Stored data:
= Beginning of Section =
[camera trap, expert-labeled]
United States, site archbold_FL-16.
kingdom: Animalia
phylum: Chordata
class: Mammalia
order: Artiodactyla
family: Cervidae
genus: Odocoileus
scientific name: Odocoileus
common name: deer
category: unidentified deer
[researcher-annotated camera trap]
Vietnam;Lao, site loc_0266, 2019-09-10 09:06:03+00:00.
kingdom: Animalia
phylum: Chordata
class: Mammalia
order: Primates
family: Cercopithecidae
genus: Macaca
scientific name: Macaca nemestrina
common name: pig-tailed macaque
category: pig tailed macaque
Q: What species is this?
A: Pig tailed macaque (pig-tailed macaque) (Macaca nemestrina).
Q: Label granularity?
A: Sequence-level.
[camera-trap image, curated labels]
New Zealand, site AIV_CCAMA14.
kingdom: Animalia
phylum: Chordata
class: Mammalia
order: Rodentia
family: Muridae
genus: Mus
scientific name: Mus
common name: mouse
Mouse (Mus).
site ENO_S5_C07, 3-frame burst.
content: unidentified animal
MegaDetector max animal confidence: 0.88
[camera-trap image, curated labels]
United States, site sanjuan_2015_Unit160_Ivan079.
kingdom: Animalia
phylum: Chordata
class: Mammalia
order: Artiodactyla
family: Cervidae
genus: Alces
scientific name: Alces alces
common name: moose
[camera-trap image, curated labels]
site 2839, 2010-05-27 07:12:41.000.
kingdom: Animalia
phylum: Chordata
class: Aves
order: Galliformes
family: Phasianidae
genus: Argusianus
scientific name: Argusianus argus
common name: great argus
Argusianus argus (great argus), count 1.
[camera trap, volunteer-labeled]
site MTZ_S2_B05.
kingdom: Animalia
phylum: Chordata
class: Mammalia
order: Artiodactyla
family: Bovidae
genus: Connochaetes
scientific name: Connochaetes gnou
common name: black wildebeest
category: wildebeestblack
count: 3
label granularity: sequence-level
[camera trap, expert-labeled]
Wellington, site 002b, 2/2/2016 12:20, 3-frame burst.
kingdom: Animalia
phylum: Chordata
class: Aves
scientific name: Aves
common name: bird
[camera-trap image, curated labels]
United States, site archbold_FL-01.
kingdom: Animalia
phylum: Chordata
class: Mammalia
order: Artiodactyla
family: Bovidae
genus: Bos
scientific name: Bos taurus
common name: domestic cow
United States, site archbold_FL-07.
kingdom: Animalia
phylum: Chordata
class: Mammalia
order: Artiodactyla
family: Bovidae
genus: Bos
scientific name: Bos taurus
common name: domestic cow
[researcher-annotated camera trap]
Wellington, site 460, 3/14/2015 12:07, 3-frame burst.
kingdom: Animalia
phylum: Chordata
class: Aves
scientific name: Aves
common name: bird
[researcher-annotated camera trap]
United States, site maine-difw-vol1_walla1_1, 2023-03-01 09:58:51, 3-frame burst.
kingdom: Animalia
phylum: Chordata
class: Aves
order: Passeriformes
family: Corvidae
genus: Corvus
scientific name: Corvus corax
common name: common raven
= End of Section =
What is needed here is an exact reproduction of all the entries.

[camera trap, expert-labeled]
United States, site archbold_FL-16.
kingdom: Animalia
phylum: Chordata
class: Mammalia
order: Artiodactyla
family: Cervidae
genus: Odocoileus
scientific name: Odocoileus
common name: deer
category: unidentified deer
[researcher-annotated camera trap]
Vietnam;Lao, site loc_0266, 2019-09-10 09:06:03+00:00.
kingdom: Animalia
phylum: Chordata
class: Mammalia
order: Primates
family: Cercopithecidae
genus: Macaca
scientific name: Macaca nemestrina
common name: pig-tailed macaque
category: pig tailed macaque
Q: What species is this?
A: Pig tailed macaque (pig-tailed macaque) (Macaca nemestrina).
Q: Label granularity?
A: Sequence-level.
[camera-trap image, curated labels]
New Zealand, site AIV_CCAMA14.
kingdom: Animalia
phylum: Chordata
class: Mammalia
order: Rodentia
family: Muridae
genus: Mus
scientific name: Mus
common name: mouse
Mouse (Mus).
site ENO_S5_C07, 3-frame burst.
content: unidentified animal
MegaDetector max animal confidence: 0.88
[camera-trap image, curated labels]
United States, site sanjuan_2015_Unit160_Ivan079.
kingdom: Animalia
phylum: Chordata
class: Mammalia
order: Artiodactyla
family: Cervidae
genus: Alces
scientific name: Alces alces
common name: moose
[camera-trap image, curated labels]
site 2839, 2010-05-27 07:12:41.000.
kingdom: Animalia
phylum: Chordata
class: Aves
order: Galliformes
family: Phasianidae
genus: Argusianus
scientific name: Argusianus argus
common name: great argus
Argusianus argus (great argus), count 1.
[camera trap, volunteer-labeled]
site MTZ_S2_B05.
kingdom: Animalia
phylum: Chordata
class: Mammalia
order: Artiodactyla
family: Bovidae
genus: Connochaetes
scientific name: Connochaetes gnou
common name: black wildebeest
category: wildebeestblack
count: 3
label granularity: sequence-level
[camera trap, expert-labeled]
Wellington, site 002b, 2/2/2016 12:20, 3-frame burst.
kingdom: Animalia
phylum: Chordata
class: Aves
scientific name: Aves
common name: bird
[camera-trap image, curated labels]
United States, site archbold_FL-01.
kingdom: Animalia
phylum: Chordata
class: Mammalia
order: Artiodactyla
family: Bovidae
genus: Bos
scientific name: Bos taurus
common name: domestic cow
United States, site archbold_FL-07.
kingdom: Animalia
phylum: Chordata
class: Mammalia
order: Artiodactyla
family: Bovidae
genus: Bos
scientific name: Bos taurus
common name: domestic cow
[researcher-annotated camera trap]
Wellington, site 460, 3/14/2015 12:07, 3-frame burst.
kingdom: Animalia
phylum: Chordata
class: Aves
scientific name: Aves
common name: bird
[researcher-annotated camera trap]
United States, site maine-difw-vol1_walla1_1, 2023-03-01 09:58:51, 3-frame burst.
kingdom: Animalia
phylum: Chordata
class: Aves
order: Passeriformes
family: Corvidae
genus: Corvus
scientific name: Corvus corax
common name: common raven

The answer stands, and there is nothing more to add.